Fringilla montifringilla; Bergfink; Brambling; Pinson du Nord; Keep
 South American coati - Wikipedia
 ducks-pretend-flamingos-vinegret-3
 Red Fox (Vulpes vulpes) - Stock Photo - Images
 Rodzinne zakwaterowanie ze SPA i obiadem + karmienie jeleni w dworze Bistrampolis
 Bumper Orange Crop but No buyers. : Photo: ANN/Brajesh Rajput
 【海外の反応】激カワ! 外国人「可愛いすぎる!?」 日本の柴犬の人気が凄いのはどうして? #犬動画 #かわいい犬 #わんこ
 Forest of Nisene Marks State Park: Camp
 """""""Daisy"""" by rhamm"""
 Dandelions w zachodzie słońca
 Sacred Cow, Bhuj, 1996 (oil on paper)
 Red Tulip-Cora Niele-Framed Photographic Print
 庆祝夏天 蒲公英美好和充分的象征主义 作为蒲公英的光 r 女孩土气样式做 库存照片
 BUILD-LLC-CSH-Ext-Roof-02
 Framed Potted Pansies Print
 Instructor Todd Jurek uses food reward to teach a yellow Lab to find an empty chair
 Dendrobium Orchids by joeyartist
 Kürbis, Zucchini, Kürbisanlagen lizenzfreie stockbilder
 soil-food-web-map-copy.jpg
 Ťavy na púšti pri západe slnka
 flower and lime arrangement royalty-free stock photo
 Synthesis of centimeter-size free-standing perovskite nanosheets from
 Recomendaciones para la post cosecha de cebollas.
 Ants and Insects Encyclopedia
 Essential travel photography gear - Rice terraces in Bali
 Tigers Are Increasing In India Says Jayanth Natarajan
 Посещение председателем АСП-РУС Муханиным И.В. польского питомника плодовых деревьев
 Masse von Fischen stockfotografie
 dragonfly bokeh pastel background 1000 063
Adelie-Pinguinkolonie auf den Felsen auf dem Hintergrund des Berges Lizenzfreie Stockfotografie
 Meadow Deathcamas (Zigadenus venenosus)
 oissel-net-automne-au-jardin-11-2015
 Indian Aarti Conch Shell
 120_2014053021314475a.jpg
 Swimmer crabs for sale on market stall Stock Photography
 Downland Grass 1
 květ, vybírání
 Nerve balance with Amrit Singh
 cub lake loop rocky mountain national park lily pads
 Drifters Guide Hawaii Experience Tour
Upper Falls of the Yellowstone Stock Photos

+-------+

Directions for this task: Copy every line of the material above in which the word "Print" appears.

Reply to the task:
 Red Tulip-Cora Niele-Framed Photographic Print
 Framed Potted Pansies Print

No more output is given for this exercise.